*Your goal*. In the code listing, what device does the output say is being used?

*Text under study*.
In [1]:
%load_ext autoreload
%autoreload 2

In [2]:
import os
import sys

# To make our relative library imports work
current_dir = os.getcwd()
parent_dir = os.path.dirname(current_dir)
sys.path.append(parent_dir)
grandparent_dir = os.path.dirname(parent_dir)
sys.path.append(grandparent_dir)

In [3]:
import pickle

import pandas as pd
import altair as alt
import networkx as nx
import matplotlib.pyplot as plt
import numpy as np

from dataclasses import dataclass
from time import time
from urllib.parse import unquote
from tqdm import tqdm

# Local Imports
from Library.embedding_extraction import extract_embeddings
from Library.helper import plot_embedding_space, plot_highlighted_nodes, plot_topk_tfidf
from Library.narrative_landscape import NarrativeLandscape
from Library.storyline import Storyline
from metrics import similarity_metric, dtw_metric, absolute_metrics

  from .autonotebook import tqdm as notebook_tqdm


Using device: cpu


In [4]:
np.random.seed = 420

## Load the Datasets

In [5]:
data_news_articles = pd.read_csv(f"../../data/NewsData/text_data.csv")

*Raw data*.
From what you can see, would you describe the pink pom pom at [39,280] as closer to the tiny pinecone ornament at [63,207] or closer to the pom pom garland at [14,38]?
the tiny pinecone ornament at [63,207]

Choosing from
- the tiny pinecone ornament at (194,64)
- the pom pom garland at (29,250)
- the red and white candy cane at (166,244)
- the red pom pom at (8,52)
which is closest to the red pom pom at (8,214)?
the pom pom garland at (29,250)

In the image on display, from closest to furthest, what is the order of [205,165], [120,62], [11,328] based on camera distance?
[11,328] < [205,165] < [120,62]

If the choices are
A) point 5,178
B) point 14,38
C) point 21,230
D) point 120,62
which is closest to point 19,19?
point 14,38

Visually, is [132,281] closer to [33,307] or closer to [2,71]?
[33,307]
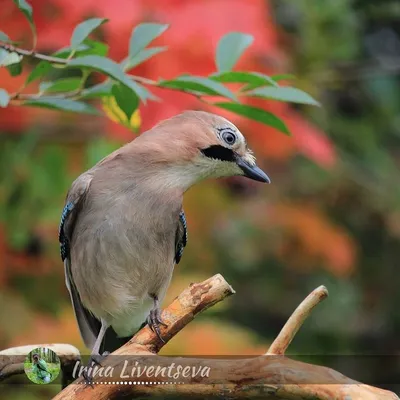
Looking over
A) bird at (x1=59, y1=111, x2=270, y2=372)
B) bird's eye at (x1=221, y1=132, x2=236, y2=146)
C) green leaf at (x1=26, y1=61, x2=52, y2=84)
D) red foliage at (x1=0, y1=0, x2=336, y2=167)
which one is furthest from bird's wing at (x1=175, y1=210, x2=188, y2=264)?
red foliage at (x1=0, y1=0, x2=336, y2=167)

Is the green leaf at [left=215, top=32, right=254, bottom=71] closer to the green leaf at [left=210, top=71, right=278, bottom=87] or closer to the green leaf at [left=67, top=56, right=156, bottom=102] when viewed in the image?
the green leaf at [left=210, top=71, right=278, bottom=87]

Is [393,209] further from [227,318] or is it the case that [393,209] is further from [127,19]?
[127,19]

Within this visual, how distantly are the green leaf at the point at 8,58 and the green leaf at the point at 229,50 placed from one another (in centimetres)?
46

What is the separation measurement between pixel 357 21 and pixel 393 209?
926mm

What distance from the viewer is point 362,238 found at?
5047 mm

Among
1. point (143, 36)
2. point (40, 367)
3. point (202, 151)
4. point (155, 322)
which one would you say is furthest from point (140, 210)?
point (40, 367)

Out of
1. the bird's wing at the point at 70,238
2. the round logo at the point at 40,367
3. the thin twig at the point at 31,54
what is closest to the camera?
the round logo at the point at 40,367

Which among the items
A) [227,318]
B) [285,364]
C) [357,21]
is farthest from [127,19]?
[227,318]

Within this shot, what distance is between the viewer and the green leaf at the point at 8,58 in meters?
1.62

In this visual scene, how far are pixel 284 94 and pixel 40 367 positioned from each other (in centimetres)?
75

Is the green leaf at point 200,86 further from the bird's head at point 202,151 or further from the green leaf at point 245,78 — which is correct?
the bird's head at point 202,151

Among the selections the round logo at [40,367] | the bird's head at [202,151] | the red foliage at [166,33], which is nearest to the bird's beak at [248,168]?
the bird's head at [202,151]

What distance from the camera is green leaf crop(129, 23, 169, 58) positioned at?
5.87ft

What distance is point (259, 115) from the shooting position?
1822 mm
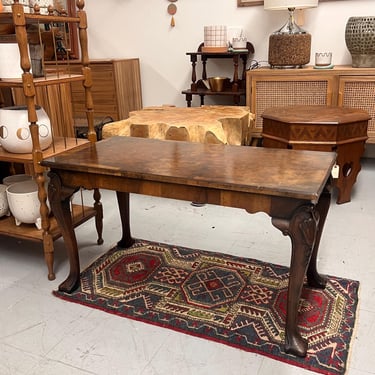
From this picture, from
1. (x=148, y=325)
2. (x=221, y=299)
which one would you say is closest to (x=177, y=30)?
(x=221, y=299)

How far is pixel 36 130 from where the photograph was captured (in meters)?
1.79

*Finished task*. The CPU.